There was almost no standard fare here.  First on the program was Kultaselle: 10 Short Variations on a Finnish Folksong by Busoni.  This dark, intense work, only occasionally interrupted by a few glints of sunlight, set a very serious tone for the program.  This was followed by a performance of the rarely performed Sonata for cello and piano, composed by an 18-year old Henry Cowell under the tutelage of his first important musical mentor Charles Seeger. A large-scale four-movement sonata, the work nonetheless has the feel of a pastiche despite the obvious attempts at organic and cyclic structure Cowell imposes.  Irish tunes abound, but there is is also the hint of tango in one spot, a quote from Bizet's Carmen, exotic scales, and tone clusters (for which Cowell would become famous, or infamous).  There was an amusing moment in the performance before Eddy and Kalish began the second movement.  Kalish leaned over and said something to Eddy.  Eddy got up and left the stage.  He did announce to the audience that his shoes were squeaking and that it was distracting to Kalish.  So Eddy did what he needed to do to relieve his shoes of their squeak and returned.  I did notice that his demeanor was much more lighthearted from that point on.

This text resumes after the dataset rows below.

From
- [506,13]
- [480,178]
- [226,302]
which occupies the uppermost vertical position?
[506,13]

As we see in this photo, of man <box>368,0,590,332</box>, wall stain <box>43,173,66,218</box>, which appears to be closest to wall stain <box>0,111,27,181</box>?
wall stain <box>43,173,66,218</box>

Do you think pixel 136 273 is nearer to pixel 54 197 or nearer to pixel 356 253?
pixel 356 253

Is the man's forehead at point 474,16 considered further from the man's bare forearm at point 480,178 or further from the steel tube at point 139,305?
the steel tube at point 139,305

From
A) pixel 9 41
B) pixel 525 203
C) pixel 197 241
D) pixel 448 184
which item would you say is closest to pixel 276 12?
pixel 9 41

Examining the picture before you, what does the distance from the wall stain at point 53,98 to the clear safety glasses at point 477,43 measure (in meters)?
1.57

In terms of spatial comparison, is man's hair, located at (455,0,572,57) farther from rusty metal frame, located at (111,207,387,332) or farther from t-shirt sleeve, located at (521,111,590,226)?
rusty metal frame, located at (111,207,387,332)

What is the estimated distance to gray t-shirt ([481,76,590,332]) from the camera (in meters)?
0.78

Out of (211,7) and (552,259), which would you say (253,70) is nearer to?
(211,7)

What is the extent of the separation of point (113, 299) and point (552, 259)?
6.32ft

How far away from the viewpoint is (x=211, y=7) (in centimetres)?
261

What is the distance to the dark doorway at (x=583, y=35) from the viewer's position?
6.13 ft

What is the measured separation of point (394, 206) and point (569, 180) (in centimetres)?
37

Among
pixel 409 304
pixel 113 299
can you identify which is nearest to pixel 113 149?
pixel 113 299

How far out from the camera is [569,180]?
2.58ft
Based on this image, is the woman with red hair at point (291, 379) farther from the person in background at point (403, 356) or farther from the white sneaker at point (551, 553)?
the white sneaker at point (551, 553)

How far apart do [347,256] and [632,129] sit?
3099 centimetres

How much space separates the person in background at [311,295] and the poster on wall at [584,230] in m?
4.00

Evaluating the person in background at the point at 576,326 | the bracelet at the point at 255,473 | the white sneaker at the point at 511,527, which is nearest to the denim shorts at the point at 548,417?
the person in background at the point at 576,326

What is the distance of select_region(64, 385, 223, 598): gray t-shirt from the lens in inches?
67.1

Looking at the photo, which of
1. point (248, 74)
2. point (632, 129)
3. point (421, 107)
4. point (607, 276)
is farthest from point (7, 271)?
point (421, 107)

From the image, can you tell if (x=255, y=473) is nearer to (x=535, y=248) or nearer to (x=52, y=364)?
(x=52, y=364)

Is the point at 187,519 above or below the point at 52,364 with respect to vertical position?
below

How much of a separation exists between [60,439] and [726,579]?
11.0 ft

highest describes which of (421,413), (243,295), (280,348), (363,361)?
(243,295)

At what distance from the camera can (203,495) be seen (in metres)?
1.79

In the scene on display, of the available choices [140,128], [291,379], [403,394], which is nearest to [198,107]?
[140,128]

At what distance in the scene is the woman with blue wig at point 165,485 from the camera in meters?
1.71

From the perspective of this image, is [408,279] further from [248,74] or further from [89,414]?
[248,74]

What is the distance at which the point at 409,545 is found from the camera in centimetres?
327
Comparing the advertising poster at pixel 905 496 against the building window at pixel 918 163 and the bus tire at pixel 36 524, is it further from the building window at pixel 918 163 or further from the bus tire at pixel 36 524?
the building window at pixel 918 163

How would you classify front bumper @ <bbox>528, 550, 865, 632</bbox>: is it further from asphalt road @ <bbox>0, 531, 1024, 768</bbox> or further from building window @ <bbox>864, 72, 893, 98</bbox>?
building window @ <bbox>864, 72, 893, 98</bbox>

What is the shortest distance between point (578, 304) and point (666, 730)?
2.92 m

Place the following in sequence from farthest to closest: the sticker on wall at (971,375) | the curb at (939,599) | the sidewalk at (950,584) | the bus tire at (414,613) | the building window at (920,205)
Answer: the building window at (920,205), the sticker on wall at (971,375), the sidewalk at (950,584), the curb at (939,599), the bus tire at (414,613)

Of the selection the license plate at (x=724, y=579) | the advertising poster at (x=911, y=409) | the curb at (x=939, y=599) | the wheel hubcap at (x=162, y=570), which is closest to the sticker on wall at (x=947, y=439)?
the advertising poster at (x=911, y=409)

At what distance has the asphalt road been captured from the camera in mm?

The final work on the first half of the program, the Shostakovich Sonata for cello and piano, op.40 was, for me, the high point of the program.  It revealed the maximum artistry of both performers. In this sonata both neoclassical and Russian elements can be found in abundance. The satirical and the serious, the graceful and the grotesque, the refined and the crude bump up against each other.

The second half of the program began with Klid (Silent Woods) by Dvorak, his own transcription of an original work for solo piano.  The interplay between the cello and piano in this poignant work was a joy to experience.  The final work of the evening, Beethoven's Sonata for cello and piano, op. 102 no. 2 contained all the elements of Beethoven's late style.  Elements of surprise, unusual harmonic elements, and mercurial changes in character were all vividly conveyed.  As often occurs in Beethoven, the middle movement, concluding on a dominant, is connected to the final movement, a complex, intricate but also energetic and powerful double fugue.

The rapport exhibited between the performers only comes from extended collaboration over an extended period of time as well as a mutual appreciation of each other's temperament and artistic vision.